It’s 8am and I wake up (there are some benefits to living so close to work). The first thing I do is try desperately to turn my phone alarm off. Swipe to turn off? Sounds easy enough until the last millimetre and then it seems not to register my finger. I’m sure this is an Android conspiracy to further frustrate me of a morning but that’s another story. Now vaguely alive and with my phone in my hand, I go immediately to the news – did any celebrities die in my sleep? Is Z-Day here? What has UKIP done now? I spend about 15 minutes trawling through two different news apps, then reddit, then twitter. By the time I fall out of bed, I know what’s going on in the world, and I just want to crawl back up into bed and hide for about a century.
Now I don’t want to be a pessimist, but being British comes with a certain level of cynicism that we feel is our civic duty to impart to the world. No, it can’t all be good news all the time. Yes, people are going to die, natural disasters are going to happen, taxes will be raised, people imprisoned, but lately it’s all been washing over me like a continuous version of that one wave at the beach that knocks you down when you’re a little kid. Every day as I wake up, I hold my own head down under the depressing waters of how utterly abominable humanity is being this morning, and only surface when a cute cat picture floats my way.

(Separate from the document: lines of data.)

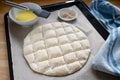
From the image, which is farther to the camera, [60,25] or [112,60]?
[60,25]

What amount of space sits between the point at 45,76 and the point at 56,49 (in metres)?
0.11

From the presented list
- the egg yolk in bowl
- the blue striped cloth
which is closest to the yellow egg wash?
the egg yolk in bowl

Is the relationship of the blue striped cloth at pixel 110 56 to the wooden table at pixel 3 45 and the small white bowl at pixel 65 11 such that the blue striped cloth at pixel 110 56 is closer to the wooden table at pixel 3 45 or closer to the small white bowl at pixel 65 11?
the small white bowl at pixel 65 11

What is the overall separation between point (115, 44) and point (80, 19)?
0.21 m

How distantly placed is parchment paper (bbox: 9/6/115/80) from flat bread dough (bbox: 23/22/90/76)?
2 cm

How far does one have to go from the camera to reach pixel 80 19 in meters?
0.80

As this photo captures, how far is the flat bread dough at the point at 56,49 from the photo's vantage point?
63 cm

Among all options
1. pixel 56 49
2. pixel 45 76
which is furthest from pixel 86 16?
pixel 45 76

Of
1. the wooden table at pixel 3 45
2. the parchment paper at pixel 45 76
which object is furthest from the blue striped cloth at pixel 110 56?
the wooden table at pixel 3 45

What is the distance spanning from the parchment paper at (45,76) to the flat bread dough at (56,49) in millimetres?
16

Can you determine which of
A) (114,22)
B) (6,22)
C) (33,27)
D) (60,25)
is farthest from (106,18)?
(6,22)

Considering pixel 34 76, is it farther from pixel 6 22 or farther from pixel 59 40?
pixel 6 22

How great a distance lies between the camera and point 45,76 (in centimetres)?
62

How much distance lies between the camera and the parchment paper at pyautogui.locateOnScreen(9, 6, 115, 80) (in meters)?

It’s not as if I’m suddenly realising that the ratio of bad news to good is less 50:50 and more like 99:1, it’s that over the past few months it seems as if we, as a race, have been increasingly lousy. No matter what issue it is, we seem to have reached some sort of ditch and have chosen to lie there for a little while and be gross. Politics, infrastructure, the environment, the internet, celebrities, foreign policy, wars, general death and disease have reached peak crumminess and I think I just need a break.
I think I used to be able to sniff out the happier stories each day to temper the oppressive dark cloud, but perhaps I’m just a bit out of practice. I like being positive and staying away from negativity as much as I can. I simply have better things to do than pour scorn on someone else’s likes and dislikes, revel in drone strikes, or to read the comments section of a website. I like being buoyed along by the thought that we’re improving as a race, and we are. When I think of the advances in science and medicine, the overall trend towards being nicer people, and (how could I forget) the fact that there are new Star Wars films coming out, I get so incredibly happy that everything seems to be great. It seems that people just want to hear about all the garbage going on instead of the great things. And so, when we’re told every day that we’re all doomed we just sort of go with it, and choose to believe that things truly are shit. They’re not – it just sells more newspapers.
But perhaps I just need a little break. A hiatus from the media deluge of depressive depravity. And I know that the title of this post is Goodbye Internet, but I’m not quitting the internet altogether. I mean, how on earth would I survive? Netflix is here! But for just one month, I’m quitting news. I’m leaving all sites that pepper me with pessimism, and I’m going to sit here, eat pizza, watch Netflix, and count down the days till Star Wars (as of today there are 407). Feel free to join me. For those of you who don’t join, feel free to spend these next 30 days tidying everything up on the planet so it’s good for when I get back.